◆ Task goal
In the records below, the relevant part opens with the line containing "TFW49 防寒パンツ ゴルフ ゴルフウェア パンツ 防寒 中綿 メンズ 秋冬" and closes with the line containing "Uniquely Wired Kids Hoodie"; print that part exactly and only, without its pictures.

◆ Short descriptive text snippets
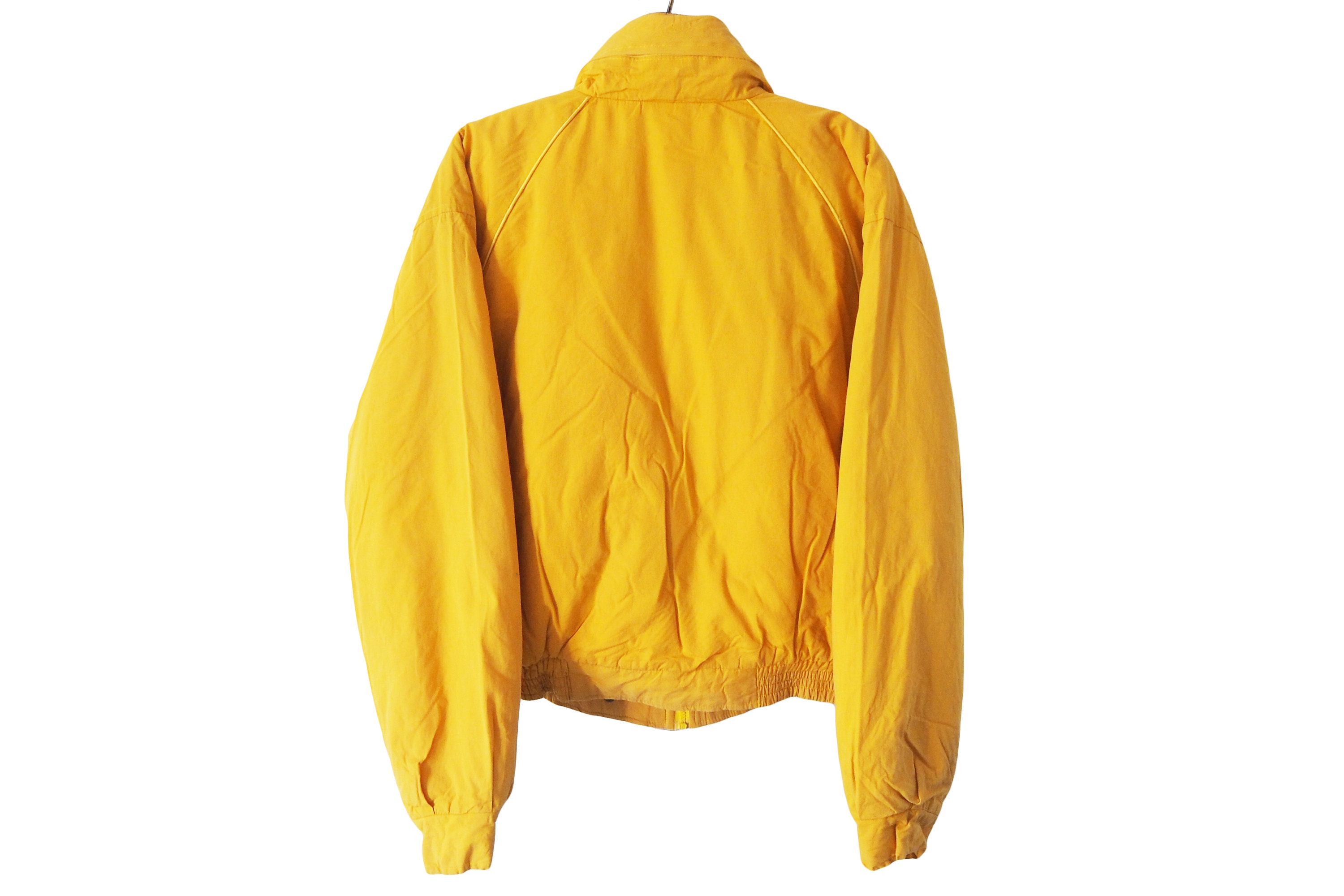 CAMEL vintage イエロースウェット 80s90s Camel Joe Jacket Tyvek Jacket Vintage CAMEL CIGARETTES 90s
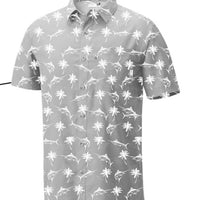 Momentum - Perforated Button-Up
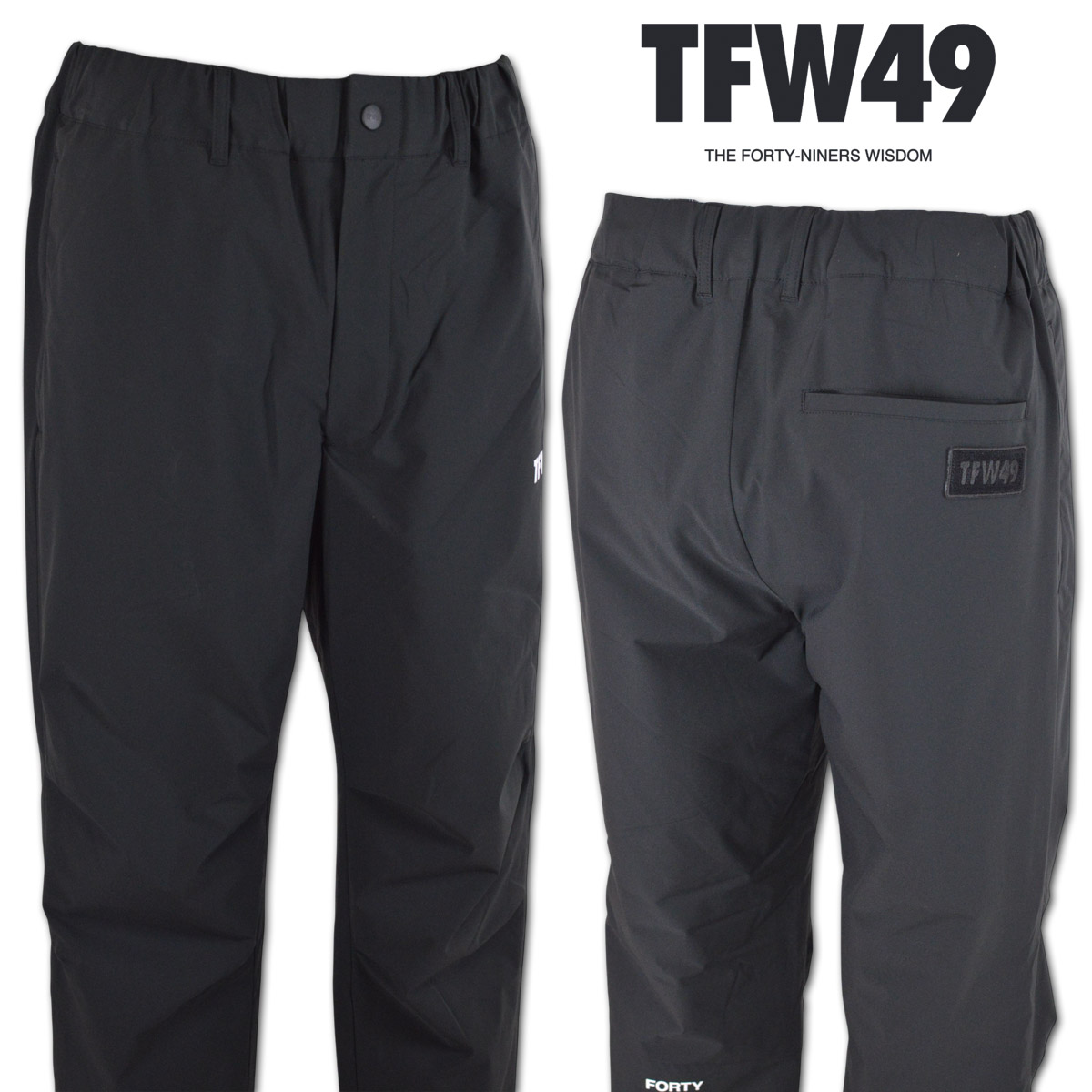 TFW49 防寒パンツ ゴルフ ゴルフウェア パンツ 防寒 中綿 メンズ 秋冬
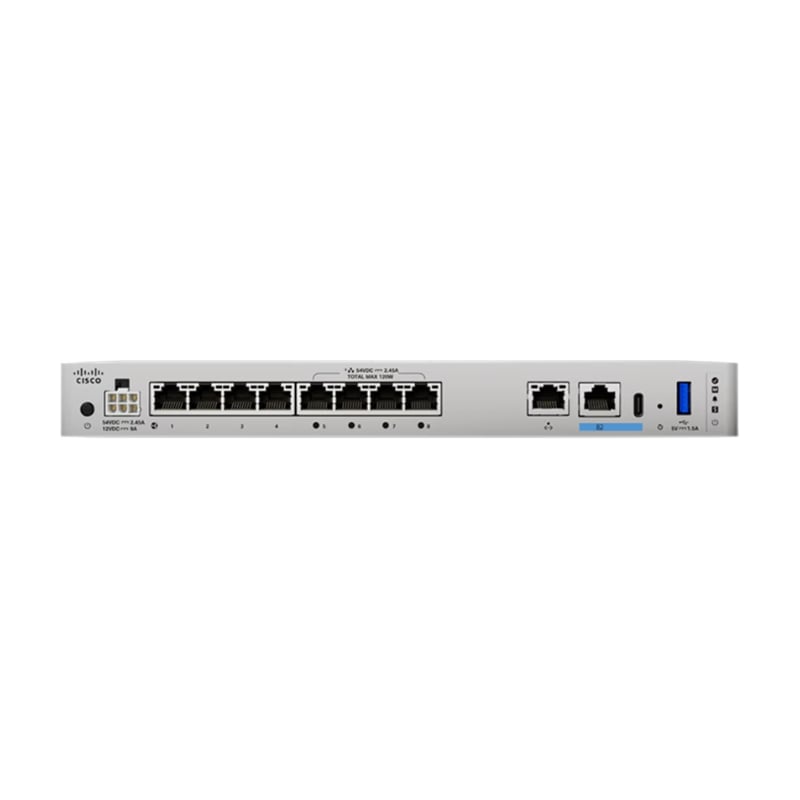 Firewall Cisco CSF1210CP-TD-K9, Secure Firewall 1210 compact security appliance with PoE, Threat Defense software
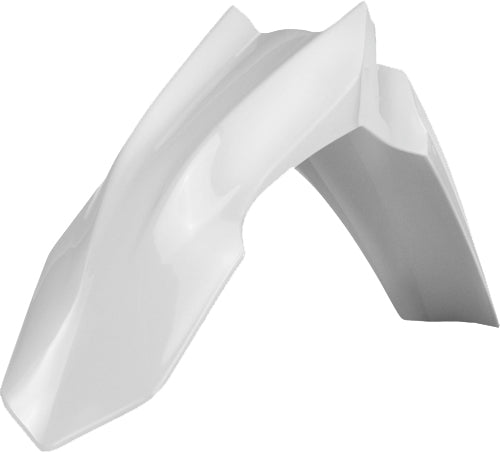 Acerbis Front Fender for Honda CRF450R and CRF250R - White Offroad Body Part
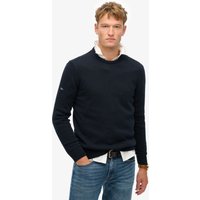 Superdry Strickpullover "COTTON CLASSICS KNIT CREW" Superdry Strickpullover "COTTON CLASSICS KNIT CREW" von Superdry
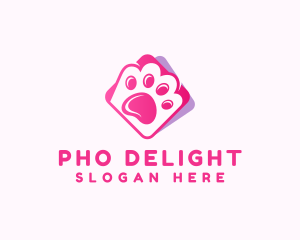 Pet Paw Veterinary logo design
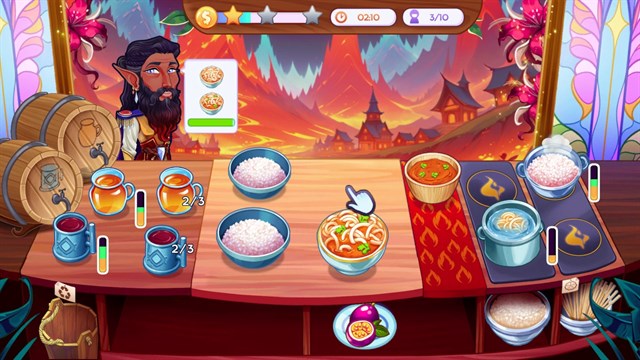 Pixie Plates: Ember Peaks DLC screenshot 3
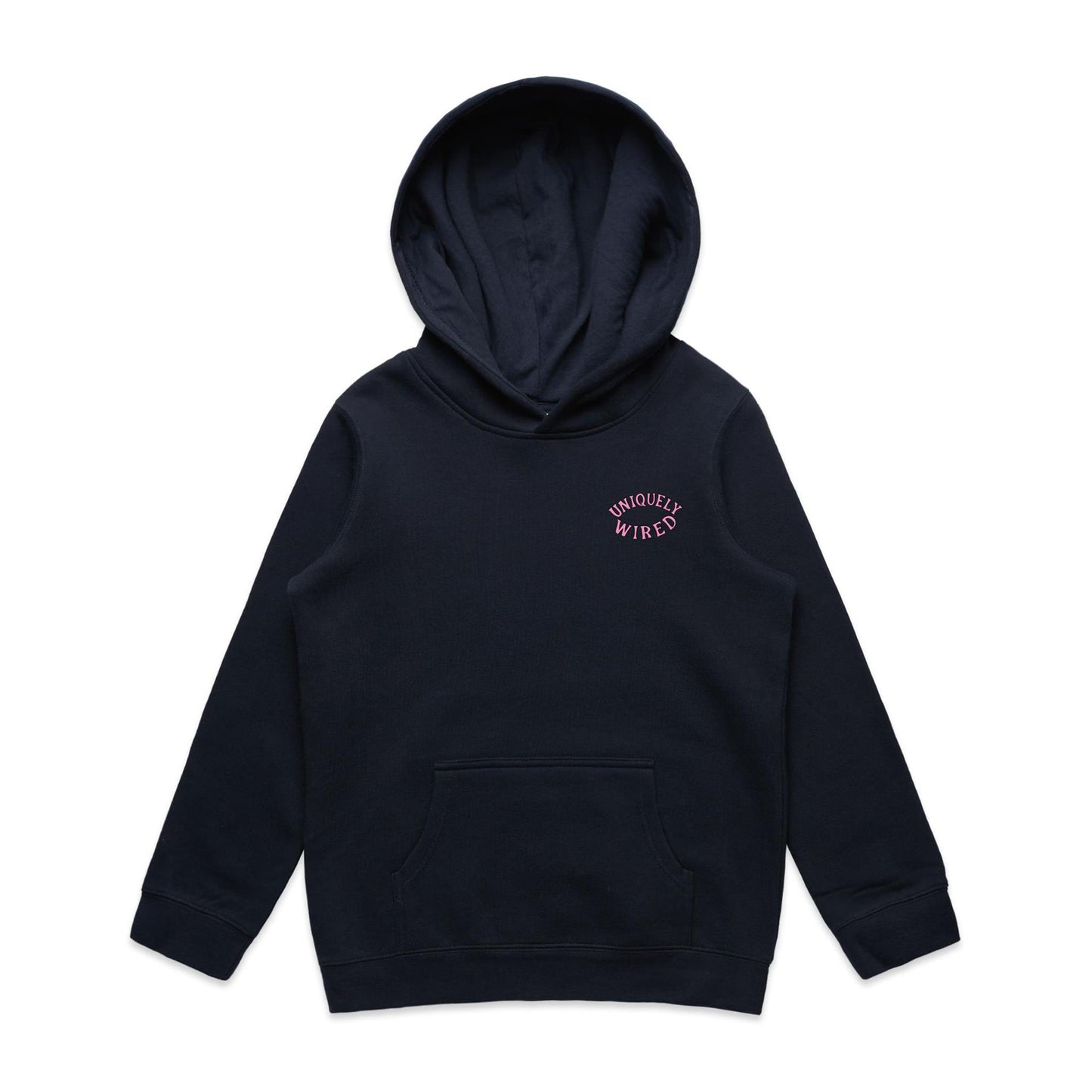 Uniquely Wired Kids Hoodie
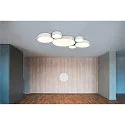 SLV LED Loftlampe MEDO 90 LED Pendel, 120W, 120°, 3000K, hvid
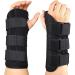 Offtrte Carpal Tunnel Splint - Adjustable Night Wrist Brace for Tendonitis Arthritis & Wrist Pain Relief - International Shipping - Buy Online on GoSupps.com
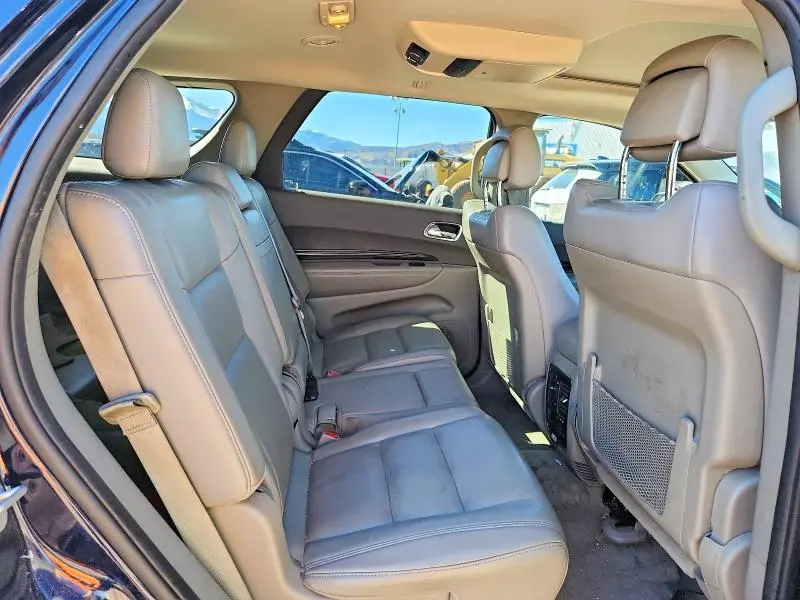 2013 DODGE DURANGO CREW  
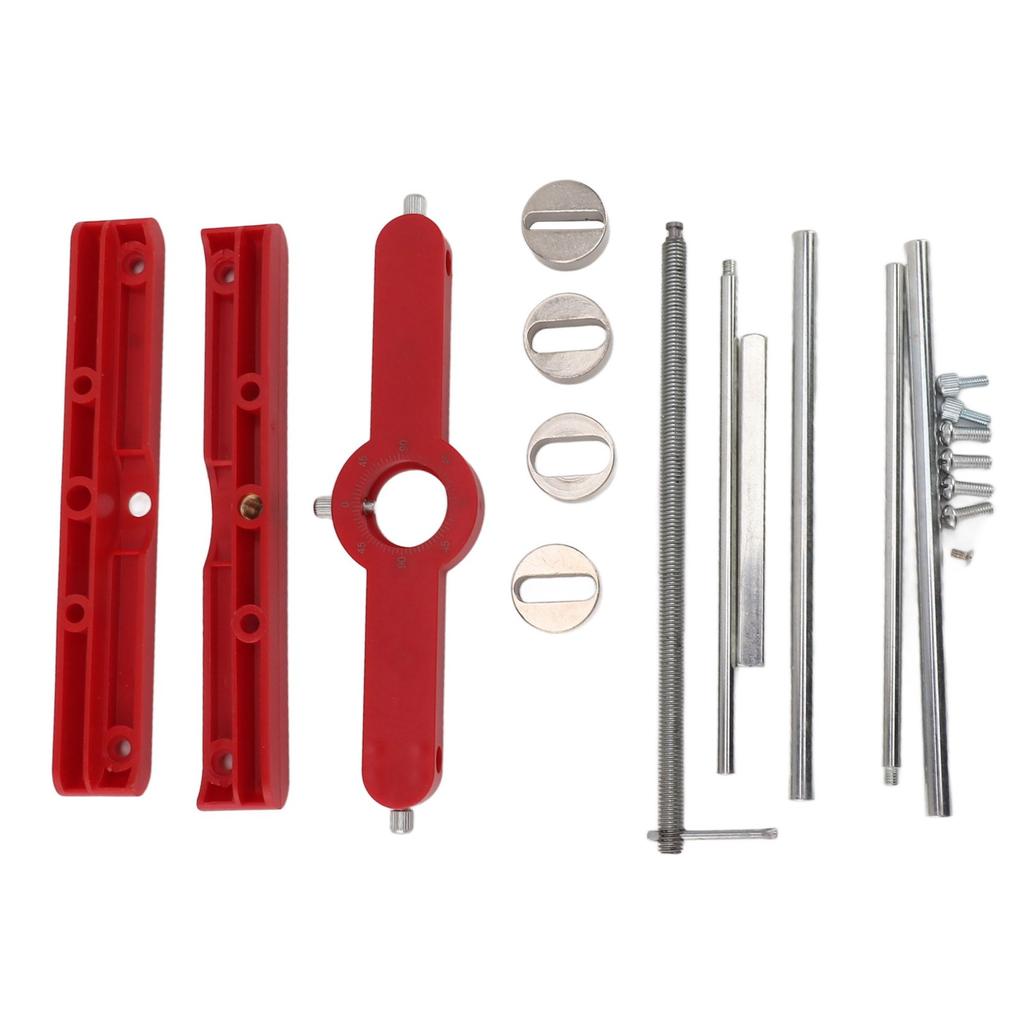 Woodworking Drill Locator Tool Accurate Woodworking Punch Locator Drill Guide Portable Drilling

◆ Reply to the exercise
 TFW49 防寒パンツ ゴルフ ゴルフウェア パンツ 防寒 中綿 メンズ 秋冬
 Firewall Cisco CSF1210CP-TD-K9, Secure Firewall 1210 compact security appliance with PoE, Threat Defense software
 Acerbis Front Fender for Honda CRF450R and CRF250R - White Offroad Body Part
 Superdry Strickpullover "COTTON CLASSICS KNIT CREW" Superdry Strickpullover "COTTON CLASSICS KNIT CREW" von Superdry
 Pet Paw Veterinary logo design
 Pixie Plates: Ember Peaks DLC screenshot 3
 Uniquely Wired Kids Hoodie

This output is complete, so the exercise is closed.